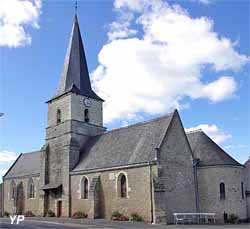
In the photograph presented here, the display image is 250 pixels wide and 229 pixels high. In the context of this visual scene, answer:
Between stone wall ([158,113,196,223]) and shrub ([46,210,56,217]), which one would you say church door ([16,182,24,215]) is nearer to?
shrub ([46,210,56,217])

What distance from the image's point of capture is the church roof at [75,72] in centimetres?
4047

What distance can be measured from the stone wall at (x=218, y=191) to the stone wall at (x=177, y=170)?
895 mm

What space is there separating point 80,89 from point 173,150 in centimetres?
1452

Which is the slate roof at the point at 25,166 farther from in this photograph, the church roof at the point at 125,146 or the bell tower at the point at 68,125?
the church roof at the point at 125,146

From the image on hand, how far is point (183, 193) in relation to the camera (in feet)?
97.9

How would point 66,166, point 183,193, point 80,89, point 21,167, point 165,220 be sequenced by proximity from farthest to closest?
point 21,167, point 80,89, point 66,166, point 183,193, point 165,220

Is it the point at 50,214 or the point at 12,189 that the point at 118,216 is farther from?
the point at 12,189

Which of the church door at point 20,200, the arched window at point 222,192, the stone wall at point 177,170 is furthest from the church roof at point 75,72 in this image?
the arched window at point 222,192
==
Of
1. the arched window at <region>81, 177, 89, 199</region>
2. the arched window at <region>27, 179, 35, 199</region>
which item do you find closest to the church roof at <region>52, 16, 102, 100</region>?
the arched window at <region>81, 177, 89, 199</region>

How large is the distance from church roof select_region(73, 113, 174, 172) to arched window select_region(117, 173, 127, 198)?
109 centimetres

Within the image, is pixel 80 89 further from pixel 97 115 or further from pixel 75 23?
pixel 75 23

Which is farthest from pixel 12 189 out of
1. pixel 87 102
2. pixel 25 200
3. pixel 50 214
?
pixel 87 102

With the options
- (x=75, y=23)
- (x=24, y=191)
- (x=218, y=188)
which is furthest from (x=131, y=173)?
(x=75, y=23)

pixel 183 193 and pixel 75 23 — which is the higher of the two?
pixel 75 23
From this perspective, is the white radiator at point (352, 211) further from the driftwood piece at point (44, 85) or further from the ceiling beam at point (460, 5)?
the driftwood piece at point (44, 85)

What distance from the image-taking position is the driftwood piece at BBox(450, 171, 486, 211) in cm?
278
==
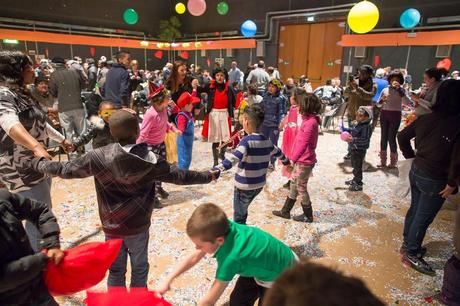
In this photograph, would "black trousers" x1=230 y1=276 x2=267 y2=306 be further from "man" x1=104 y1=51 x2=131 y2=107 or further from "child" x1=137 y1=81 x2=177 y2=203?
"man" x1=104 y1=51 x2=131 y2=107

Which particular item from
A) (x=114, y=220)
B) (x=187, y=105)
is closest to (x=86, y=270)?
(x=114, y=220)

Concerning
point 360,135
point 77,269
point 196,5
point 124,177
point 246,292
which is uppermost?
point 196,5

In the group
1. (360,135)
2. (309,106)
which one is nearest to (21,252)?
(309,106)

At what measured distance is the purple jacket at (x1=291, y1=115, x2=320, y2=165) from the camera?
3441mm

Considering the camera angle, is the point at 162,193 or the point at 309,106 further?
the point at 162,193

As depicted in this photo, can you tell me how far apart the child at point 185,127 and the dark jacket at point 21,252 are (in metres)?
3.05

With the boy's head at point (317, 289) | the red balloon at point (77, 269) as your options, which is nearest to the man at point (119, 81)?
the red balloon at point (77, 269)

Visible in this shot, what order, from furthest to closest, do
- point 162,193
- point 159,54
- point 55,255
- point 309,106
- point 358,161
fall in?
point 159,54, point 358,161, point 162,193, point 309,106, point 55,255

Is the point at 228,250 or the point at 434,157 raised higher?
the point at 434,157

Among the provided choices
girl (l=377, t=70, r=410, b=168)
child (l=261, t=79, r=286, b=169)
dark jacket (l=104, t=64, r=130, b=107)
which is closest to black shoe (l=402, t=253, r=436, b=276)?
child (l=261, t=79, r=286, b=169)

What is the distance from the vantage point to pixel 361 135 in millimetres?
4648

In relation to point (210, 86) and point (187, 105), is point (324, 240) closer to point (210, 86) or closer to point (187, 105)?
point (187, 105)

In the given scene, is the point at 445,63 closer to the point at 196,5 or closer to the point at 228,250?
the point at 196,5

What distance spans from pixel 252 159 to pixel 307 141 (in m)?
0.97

Your objective
Show every line in the three blocks above that contains the word "dark".

Solution for this task
As depicted in this photo, can you tell me how far apart the child at point 185,127 and the dark jacket at point 21,252 are (in metres)?
dark jacket (l=104, t=64, r=130, b=107)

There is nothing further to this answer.